Sri Lanka Rugby caught in funds scrum | Sunday Observer

Sri Lanka Rugby caught in funds scrum

Club captains pose with the Dialog League trophy they will play for. From left:  Lahiru Udayanga (Air Force SC), Manoj Abeyratne (Army), Kavindu Perera (CR), Richard Dharmapala (Kandy SC), Thilina Weerasinghe (Navy SC), Niroshan Fernando (Havelocks) and Chanaka Suriyapperuma (Police). Absent: Yoshitha Rajapaksa (CH Captain) Picture by Rukmal Gamage
Club captains pose with the Dialog League trophy they will play for. From left: Lahiru Udayanga (Air Force SC), Manoj Abeyratne (Army), Kavindu Perera (CR), Richard Dharmapala (Kandy SC), Thilina Weerasinghe (Navy SC), Niroshan Fernando (Havelocks) and Chanaka Suriyapperuma (Police). Absent: Yoshitha Rajapaksa (CH Captain) Picture by Rukmal Gamage

It is undoubtedly one of the most patronized sports in the country where the elite and the commoners mix in a highly charged atmosphere, but its keepers are fighting a different battle behind closed doors against what they claim is the limited resources to take rugby forward.

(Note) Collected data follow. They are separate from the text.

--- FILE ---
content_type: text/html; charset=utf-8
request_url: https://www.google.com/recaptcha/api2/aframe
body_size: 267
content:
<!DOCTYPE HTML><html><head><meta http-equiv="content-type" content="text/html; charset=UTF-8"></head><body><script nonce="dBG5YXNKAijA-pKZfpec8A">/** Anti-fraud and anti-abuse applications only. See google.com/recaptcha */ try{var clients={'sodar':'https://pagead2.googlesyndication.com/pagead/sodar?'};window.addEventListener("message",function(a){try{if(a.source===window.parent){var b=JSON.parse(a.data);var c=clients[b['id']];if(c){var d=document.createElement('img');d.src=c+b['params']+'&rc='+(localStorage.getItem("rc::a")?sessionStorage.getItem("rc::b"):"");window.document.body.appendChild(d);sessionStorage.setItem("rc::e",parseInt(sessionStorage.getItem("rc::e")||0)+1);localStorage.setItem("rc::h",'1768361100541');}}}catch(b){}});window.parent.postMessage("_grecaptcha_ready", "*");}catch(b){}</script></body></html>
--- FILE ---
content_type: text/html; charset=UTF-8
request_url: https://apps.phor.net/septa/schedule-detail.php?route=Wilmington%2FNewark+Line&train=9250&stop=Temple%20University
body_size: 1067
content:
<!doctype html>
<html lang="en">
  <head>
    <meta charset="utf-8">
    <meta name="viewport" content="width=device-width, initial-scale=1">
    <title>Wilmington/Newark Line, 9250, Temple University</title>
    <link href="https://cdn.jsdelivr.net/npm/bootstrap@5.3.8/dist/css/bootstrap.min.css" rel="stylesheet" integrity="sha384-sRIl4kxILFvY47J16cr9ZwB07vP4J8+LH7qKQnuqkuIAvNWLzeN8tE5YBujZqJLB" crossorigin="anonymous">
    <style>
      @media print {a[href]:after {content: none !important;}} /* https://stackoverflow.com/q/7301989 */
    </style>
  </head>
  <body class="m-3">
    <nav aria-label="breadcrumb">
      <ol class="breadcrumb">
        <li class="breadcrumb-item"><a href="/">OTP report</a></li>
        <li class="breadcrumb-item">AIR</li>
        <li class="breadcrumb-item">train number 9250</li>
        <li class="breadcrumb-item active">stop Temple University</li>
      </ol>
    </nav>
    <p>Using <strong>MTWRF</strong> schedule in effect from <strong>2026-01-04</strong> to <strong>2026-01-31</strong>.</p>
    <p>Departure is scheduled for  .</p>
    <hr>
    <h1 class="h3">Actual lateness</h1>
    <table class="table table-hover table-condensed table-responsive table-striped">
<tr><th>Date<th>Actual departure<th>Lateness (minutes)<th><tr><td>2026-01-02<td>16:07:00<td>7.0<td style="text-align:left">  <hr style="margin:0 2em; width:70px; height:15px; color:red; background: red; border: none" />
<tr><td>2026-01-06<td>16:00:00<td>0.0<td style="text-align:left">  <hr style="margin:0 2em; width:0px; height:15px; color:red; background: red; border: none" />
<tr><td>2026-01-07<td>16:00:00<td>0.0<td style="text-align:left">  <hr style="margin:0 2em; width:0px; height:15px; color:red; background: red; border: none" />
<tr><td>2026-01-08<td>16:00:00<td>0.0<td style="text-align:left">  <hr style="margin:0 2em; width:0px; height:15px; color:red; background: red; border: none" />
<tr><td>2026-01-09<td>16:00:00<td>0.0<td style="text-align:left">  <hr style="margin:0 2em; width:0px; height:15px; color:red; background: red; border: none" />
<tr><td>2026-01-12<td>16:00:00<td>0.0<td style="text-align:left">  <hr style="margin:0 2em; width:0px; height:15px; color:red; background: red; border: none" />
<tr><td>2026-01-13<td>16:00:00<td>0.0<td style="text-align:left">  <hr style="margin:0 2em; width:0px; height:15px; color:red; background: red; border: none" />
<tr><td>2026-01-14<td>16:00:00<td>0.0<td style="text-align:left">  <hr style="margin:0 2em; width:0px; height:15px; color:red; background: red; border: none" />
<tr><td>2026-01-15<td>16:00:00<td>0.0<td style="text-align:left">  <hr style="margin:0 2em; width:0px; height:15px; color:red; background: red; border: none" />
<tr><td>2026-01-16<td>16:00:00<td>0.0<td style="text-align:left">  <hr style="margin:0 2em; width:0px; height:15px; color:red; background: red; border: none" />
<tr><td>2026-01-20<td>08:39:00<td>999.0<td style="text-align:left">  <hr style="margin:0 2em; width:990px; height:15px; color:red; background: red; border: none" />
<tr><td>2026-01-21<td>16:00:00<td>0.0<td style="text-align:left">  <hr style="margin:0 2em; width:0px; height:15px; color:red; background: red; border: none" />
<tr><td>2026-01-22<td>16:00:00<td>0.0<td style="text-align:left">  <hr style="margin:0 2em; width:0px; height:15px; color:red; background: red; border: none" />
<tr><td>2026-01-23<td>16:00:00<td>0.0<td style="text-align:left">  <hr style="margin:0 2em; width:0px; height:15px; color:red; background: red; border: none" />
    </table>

Sports Minister Faiszer Musthapha told the sport’s office-bearers in no uncertain terms that his plate was already full and he had no desire to scrum down in a robust sport he knows very little about leave alone propping up administrators to take it to the next level at a time Sevens rugby has entered the Olympic arena.

“There is a duty cast upon the office-bearers to find the necessary resources and I expect them to collect the necessary funds to take the game forward. The primary responsibility lies with the office-bearers. I have 63 (sporting) bodies to take care of and whatever I can do I will do,” declared Minister Musthapha as he graced yet another sports function, this time the launch of the Dialog League championship which commenced yesterday.

But his statement did not go down too well with rugby officials and Sri Lanka Rugby’s new head Lasitha Gunaratne stopped short of pleading with the Minister as he expressed concerns of the sport falling further behind on the Asian circuit as rival nations keep marching ahead.

“We don’t have even our own rugby ground and have to pay for every training session of the national team. We need the government’s support and need to work together to go forward,” said Gunaratne who also nudged the National Olympic Committee while contending that Sri Lanka has the potential to win a medal at the Asian Games. Sri Lanka Rugby has one major commercial partner in the country’s leading mobile phone service provider Dialog, but most of the funds doled out by it are connected to domestic activities like conducting the premier eight-club championship for the past seven years.

But Dialog, the most enthusiastic and generous promoter of many sports is also concerned about several other factors which they say must be clarified before committing itself as the branded godfather of the country’s rugby set-up in a way they are synonymous with the nation’s well marketed cricket team.

“We are interested to support rugby in whatever area and we are very keen to identity the talent in the country and strengthen the national team. We are open,” said Harsha Samaranayake, Dialog’s brand and media manager. Critics also argue that rugby like most sports in the country is full with politics and any bundle-out into touch does not come as a surprise.